Panel lays out roadmap to rebuild acquisition workforce

The acquisition workforce is desperately in need of an infusion of resources, greater individual empowerment and new leadership, a half-dozen experts in government procurement agreed on Tuesday during a meeting of a bipartisan congressional panel.

The first public event of the Smart Contracting Caucus brought together leaders in federal contracting from agencies, academia, private industry and the oversight community.

While the panelists' backgrounds varied significantly, they voiced a common theme: The acquisition workforce has been cut down to size, both literally and figuratively, over the past two decades and the trend needs to be reversed immediately.

"This is a crisis," said Scott Amey, general counsel of the Project on Government Oversight, a Washington watchdog group. "The acquisition workforce has been ignored for so many years."

The panel suggested that the reinventing government reforms of the Clinton administration in the 1990s, while well-intentioned, had left the procurement system undernourished with talent and overfed with burdensome regulations.

The result, said Alan Chvotkin, executive vice president of the Professional Services Council, an Arlington, Va. trade association that represents contractors, is that a profession that manages more than $500 billion per year in contracts is not treated as a core competency of government.

"We need to get back to a core of well-trained and well-paid [acquisition workers]," Chvotkin said. "And we need to trust their judgment."

The experts suggested that the tone set by the Obama administration thus far has been positive, but rhetoric alone would not solve the problem.

They suggested that government drastically increase the size of its contracting workforce, provide acquisition officials with greater training and pay them salaries more commensurate with the private sector.

"Some reforms are just pocketbook reforms," said Rep.
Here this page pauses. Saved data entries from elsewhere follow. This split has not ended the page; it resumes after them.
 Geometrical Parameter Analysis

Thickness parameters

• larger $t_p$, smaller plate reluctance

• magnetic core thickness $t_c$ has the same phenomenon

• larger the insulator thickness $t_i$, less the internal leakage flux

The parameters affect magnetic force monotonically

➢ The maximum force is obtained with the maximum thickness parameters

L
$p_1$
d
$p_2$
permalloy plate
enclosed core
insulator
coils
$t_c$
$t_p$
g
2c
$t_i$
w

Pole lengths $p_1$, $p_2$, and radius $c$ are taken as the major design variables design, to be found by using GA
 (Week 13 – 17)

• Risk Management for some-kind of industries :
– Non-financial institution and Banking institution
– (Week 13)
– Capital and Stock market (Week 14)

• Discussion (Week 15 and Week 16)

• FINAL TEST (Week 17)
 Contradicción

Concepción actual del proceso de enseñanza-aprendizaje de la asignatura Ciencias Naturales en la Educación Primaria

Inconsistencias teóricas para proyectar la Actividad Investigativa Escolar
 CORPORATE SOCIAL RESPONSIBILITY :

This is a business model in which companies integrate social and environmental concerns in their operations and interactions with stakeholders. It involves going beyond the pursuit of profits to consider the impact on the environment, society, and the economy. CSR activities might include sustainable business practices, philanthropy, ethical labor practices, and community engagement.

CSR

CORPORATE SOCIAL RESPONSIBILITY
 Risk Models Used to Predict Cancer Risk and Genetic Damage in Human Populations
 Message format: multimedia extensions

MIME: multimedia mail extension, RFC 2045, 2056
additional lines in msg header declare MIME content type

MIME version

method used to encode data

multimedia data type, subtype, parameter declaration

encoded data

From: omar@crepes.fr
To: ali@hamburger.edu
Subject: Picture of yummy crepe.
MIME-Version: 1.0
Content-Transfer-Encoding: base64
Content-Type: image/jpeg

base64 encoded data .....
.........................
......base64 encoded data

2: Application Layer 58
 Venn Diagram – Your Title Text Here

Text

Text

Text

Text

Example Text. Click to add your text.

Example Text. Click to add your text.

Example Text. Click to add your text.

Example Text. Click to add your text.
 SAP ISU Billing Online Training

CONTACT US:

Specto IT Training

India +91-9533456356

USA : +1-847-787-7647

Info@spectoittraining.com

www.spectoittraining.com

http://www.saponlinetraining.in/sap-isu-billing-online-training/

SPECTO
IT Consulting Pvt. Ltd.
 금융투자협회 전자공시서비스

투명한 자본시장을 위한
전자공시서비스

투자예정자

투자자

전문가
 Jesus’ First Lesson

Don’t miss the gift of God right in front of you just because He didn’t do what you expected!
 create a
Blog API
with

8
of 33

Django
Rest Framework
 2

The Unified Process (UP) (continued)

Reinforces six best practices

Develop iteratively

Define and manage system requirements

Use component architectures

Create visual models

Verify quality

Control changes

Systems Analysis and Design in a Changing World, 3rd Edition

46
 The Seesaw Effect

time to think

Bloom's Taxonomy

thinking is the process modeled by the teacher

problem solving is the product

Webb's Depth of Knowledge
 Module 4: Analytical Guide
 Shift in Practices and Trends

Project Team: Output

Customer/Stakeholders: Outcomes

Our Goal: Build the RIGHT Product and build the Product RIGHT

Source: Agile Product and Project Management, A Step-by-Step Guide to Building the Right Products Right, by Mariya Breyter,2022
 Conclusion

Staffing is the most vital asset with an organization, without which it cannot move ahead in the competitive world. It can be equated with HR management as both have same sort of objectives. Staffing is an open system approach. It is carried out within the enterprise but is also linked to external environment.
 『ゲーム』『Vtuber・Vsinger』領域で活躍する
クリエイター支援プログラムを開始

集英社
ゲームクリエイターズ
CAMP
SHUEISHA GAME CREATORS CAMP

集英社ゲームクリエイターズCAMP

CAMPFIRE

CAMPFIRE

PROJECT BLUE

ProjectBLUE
Darrell Issa, R-Calif., ranking member of the House Oversight and Government Reform Committee and a member of the caucus.

But Steven Schooner, co-director of the government procurement law program at The George Washington University Law School, cautioned that the procurement system is not fundamentally broken and does not need yet another overhaul.

Rather, he suggested the solution will be found in hiring not only more people but in allowing them to make decisions without fear of reprisal by Congress, the administration or the media.

"Our acquisition workforce does not get respect and in fact they fear for their careers," Schooner said.

The panelists said the tone in Washington has become unfairly negative toward the entire government contracting community -- both federal officials and private industry. That hostility, they said, has deterred many young people from joining the profession.

"We have become so focused on absolute compliance that we don't focus on results," said Steve Kempf, assistant commissioner of acquisition management at the General Services Administration's Federal Acquisition Service.